-------- Page excerpt --------
I maintain that even if Rep. Act No. 6735 is truly "inadequate", the Court in Santiago should not have simply let the insufficiency stand given that it was not minded to invalidate the law itself. Article 9 of the Civil Code provides that "[n]o judge or court shall decline to render judgment by reason of the silence, obscurity or insufficiency of the laws."4 As explained by the Court recently in Reyes v. Lim,5 "[Article 9] calls for the application of equity, which[, in the revered Justice Cardozo's words,] `fills the open spaces in the law.'"6 Certainly, any court that refuses to rule on an action premised on Rep. Act No. 6735 on the ground that the law is "inadequate" would have been found in grave abuse of discretion. The previous failure by the Court to "fill the open spaces" in Santiago further highlights that decision's status as an unfortunate aberration.

I am mindful of the need to respect stare decisis, to the point of having recently decried a majority ruling that was clearly minded to reverse several precedents but refused to explicitly say so.7 Yet the principle is not immutable.8 The passionate words of Chief Justice Panganiban in Osme v. COMELEC9 bear quoting:
Before I close, a word about stare decisis. In the present case, the Court is maintaining the ad ban to be consistent with its previous holding in NPC vs. Comelec. Thus, respondent urges reverence for the stability of judicial doctrines. I submit, however, that more important than consistency and stability are the verity, integrity and correctness of jurisprudence. As Dean Roscoe Pound explains, "Law must be stable but it cannot stand still." Verily, it must correct itself and move in cadence with the march of the electronic age. Error and illogic should not be perpetuated. After all, the Supreme Court, in many cases, has deviated from stare decisis and reversed previous doctrines and decisions.[10 ] It should do no less in the present case.11
Santiago established a tenet that the Supreme Court may affirm a law as constitutional, yet declare its provisions as inadequate to accomplish the legislative purpose, then barred the enforcement of the law. That ruling is erroneous, illogical, and should not be perpetuated.

II.

Following Justice Puno's clear demonstration why Santiago should not be respected as precedent, I agree that the COMELEC's failure to take cognizance of the petitions as mandated by Rep. Act No. 6735 constitutes grave abuse of discretion correctible through the petitions before this Court.
--------
• Set problem A
Please copy the listing word for word, from the line with "When considering height, which of" through the end of the listing, and leave out the pictures.
-------- Input rows --------
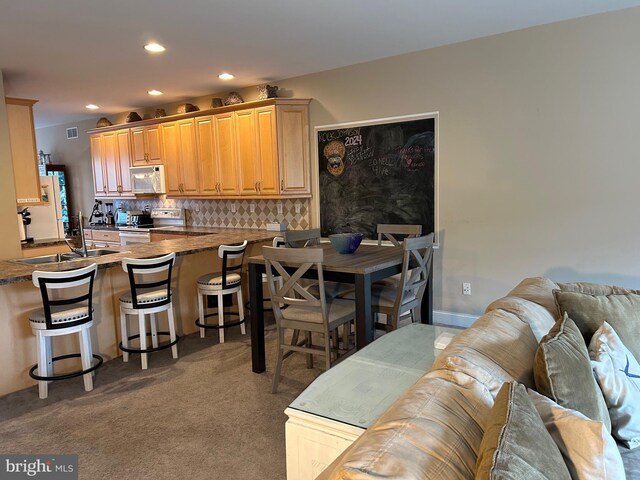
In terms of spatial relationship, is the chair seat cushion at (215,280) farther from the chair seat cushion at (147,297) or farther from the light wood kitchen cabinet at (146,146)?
the light wood kitchen cabinet at (146,146)

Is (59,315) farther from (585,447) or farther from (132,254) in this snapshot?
(585,447)

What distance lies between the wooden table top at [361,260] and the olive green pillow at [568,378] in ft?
4.90

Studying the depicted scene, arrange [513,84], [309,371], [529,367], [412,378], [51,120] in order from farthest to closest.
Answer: [51,120] < [513,84] < [309,371] < [412,378] < [529,367]

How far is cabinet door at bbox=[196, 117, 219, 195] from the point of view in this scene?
5.65 m

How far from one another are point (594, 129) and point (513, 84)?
0.76m

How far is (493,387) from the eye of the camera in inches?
49.8

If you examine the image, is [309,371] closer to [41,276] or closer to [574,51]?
[41,276]

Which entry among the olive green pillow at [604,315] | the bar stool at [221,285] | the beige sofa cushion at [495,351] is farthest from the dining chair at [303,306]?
the olive green pillow at [604,315]

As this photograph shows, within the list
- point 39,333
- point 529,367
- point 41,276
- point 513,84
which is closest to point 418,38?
point 513,84

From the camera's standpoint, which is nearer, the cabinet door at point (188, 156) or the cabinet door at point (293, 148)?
the cabinet door at point (293, 148)

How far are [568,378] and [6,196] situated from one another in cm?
460

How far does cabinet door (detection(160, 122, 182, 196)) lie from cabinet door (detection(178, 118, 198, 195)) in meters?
0.08

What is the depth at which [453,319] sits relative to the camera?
4344 mm

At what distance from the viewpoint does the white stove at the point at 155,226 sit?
6.26 metres
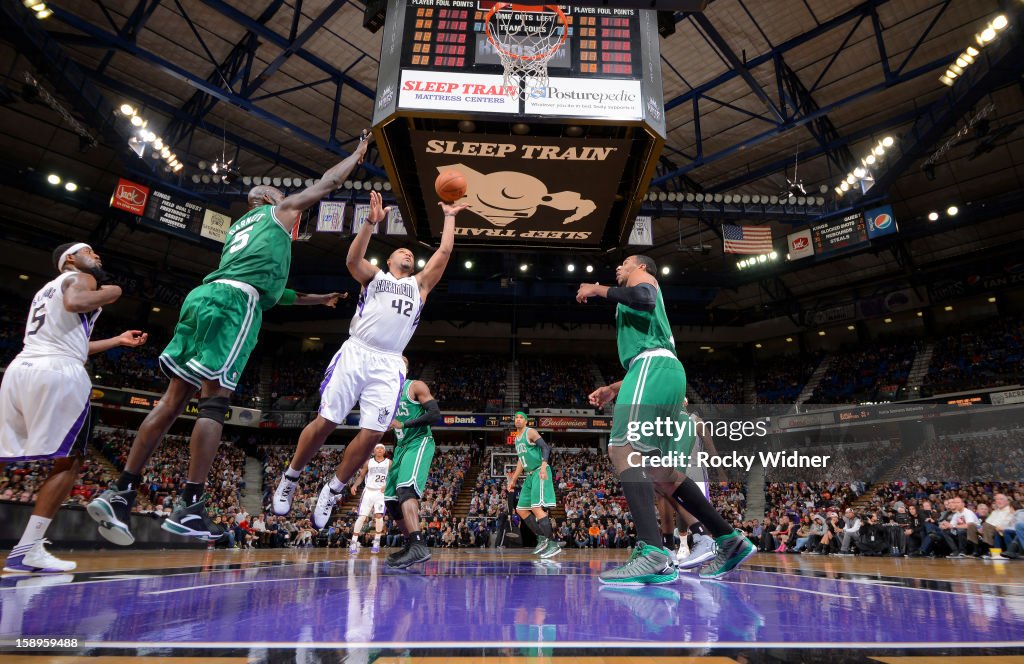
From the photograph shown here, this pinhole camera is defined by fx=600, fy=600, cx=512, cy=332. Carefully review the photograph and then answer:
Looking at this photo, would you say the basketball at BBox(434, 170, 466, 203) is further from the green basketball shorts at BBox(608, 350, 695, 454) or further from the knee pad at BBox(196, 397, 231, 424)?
the knee pad at BBox(196, 397, 231, 424)

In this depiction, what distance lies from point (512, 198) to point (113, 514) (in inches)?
268

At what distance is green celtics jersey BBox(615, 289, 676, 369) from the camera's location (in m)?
3.92

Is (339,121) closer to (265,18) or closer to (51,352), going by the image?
(265,18)

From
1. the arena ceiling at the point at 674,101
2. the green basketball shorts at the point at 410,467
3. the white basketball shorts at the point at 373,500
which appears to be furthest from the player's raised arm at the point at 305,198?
the arena ceiling at the point at 674,101

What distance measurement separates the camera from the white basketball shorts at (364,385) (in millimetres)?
4078

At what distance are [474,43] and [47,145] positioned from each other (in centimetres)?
1614

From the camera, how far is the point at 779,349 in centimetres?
3136

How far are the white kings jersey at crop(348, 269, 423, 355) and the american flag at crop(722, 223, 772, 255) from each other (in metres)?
13.2

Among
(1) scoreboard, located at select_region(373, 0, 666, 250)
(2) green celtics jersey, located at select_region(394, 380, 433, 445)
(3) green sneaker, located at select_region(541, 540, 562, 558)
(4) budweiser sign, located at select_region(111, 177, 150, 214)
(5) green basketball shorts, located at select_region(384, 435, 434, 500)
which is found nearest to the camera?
(5) green basketball shorts, located at select_region(384, 435, 434, 500)

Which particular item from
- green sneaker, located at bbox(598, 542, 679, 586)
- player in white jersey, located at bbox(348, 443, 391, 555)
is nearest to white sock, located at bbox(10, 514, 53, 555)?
green sneaker, located at bbox(598, 542, 679, 586)

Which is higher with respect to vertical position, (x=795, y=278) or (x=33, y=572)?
(x=795, y=278)

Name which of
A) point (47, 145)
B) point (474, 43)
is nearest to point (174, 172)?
point (47, 145)

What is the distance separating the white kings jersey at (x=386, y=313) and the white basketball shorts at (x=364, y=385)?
0.08m

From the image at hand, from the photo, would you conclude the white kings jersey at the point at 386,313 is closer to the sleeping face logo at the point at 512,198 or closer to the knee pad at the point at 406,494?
the knee pad at the point at 406,494
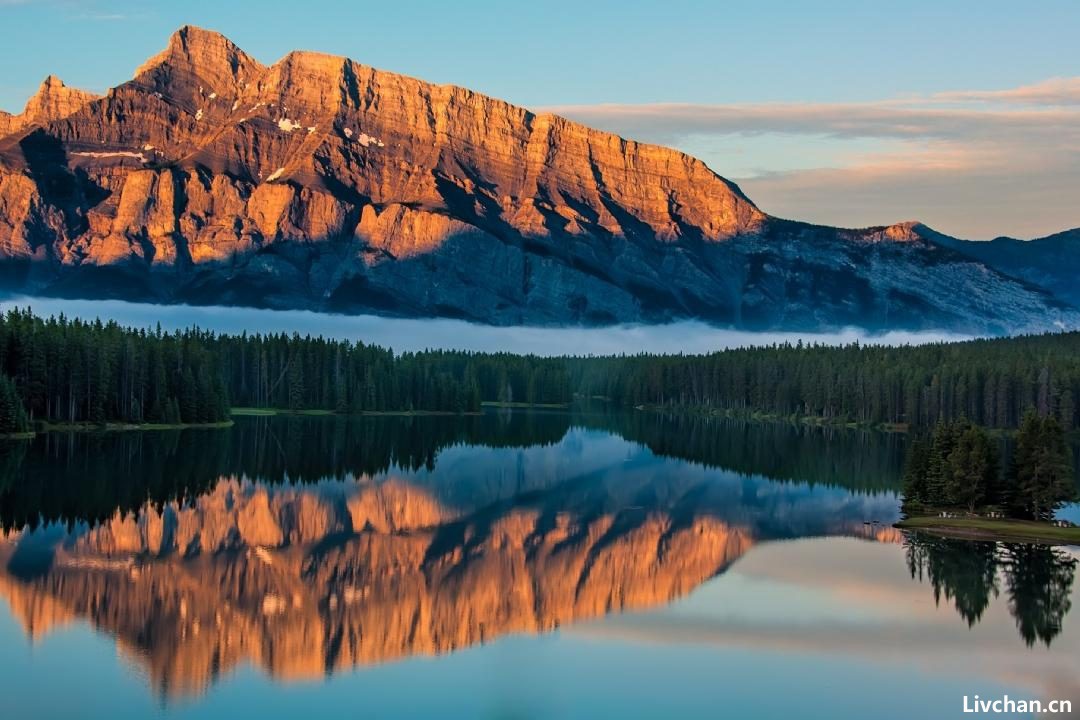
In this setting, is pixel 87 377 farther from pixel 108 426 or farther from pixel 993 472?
pixel 993 472

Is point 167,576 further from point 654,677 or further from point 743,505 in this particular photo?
point 743,505

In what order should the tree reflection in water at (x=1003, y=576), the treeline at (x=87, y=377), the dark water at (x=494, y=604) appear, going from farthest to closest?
the treeline at (x=87, y=377) → the tree reflection in water at (x=1003, y=576) → the dark water at (x=494, y=604)

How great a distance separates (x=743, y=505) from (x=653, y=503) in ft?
25.9

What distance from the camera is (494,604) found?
7025 cm

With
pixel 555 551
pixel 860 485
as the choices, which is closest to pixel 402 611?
pixel 555 551

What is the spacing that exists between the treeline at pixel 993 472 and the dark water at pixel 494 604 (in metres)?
5.31

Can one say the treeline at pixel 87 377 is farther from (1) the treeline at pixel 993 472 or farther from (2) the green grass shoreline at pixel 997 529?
(2) the green grass shoreline at pixel 997 529

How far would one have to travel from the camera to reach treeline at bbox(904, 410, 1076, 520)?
306 ft

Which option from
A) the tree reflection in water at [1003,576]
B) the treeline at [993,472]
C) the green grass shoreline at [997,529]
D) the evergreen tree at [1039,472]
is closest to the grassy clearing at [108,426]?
the treeline at [993,472]

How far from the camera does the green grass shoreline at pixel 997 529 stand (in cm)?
8644

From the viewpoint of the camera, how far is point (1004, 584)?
7294 centimetres

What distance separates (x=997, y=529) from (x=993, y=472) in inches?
450

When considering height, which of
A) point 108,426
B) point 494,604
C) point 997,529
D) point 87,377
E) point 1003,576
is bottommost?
point 494,604

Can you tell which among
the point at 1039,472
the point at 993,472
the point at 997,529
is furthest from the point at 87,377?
the point at 1039,472
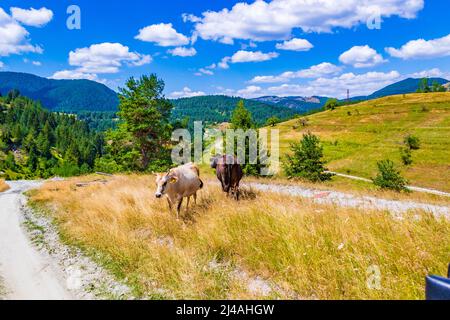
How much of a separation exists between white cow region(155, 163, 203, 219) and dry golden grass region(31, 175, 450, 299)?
2.78 ft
--------
• Set problem B
Continue the opinion on the Santiago ruling and Rep. Act No. 6735 from its last sentence.

• Output A
When considering height, which of
A) point 108,426
B) point 494,604
C) point 997,529
D) point 87,377
E) point 1003,576
is bottommost?
point 494,604

Can you tell which among
the point at 1039,472
the point at 993,472
the point at 997,529
is furthest from the point at 87,377?
the point at 1039,472
How much of a separation exists between white cow region(155, 163, 203, 219) and dry golden grass region(31, 175, 450, 299)?
2.78 ft

• Output B
The Court has consistently held in cases such as Abes v. COMELEC12 , Sanchez v. COMELEC13 , and Sambarani v. COMELEC14 that "the functions of the COMELEC under the Constitution are essentially executive and administrative in nature".15 More pertinently, in Buac v. COMELEC16 , the Court held that the jurisdiction of the COMELEC relative to the enforcement and administration of a law relative to a plebiscite fell under the jurisdiction of the poll body under its constitutional mandate "to enforce and administer all laws and regulations relative to the conduct of a xxx plebiscite".17

Rep. Act No. 6735 is a law relative to the conduct of a plebiscite. The primary task of the COMELEC under Rep. Act No. 6735 is to enforce and administer the said law, functions that are essentially executive and administrative in nature. Even the subsequent duty of the COMELEC of determining the sufficiency of the petitions after they have been filed is administrative in character. By any measure, the COMELEC's failure to perform its executive and administrative functions under Rep. Act No. 6735 constitutes grave abuse of discretion.

III.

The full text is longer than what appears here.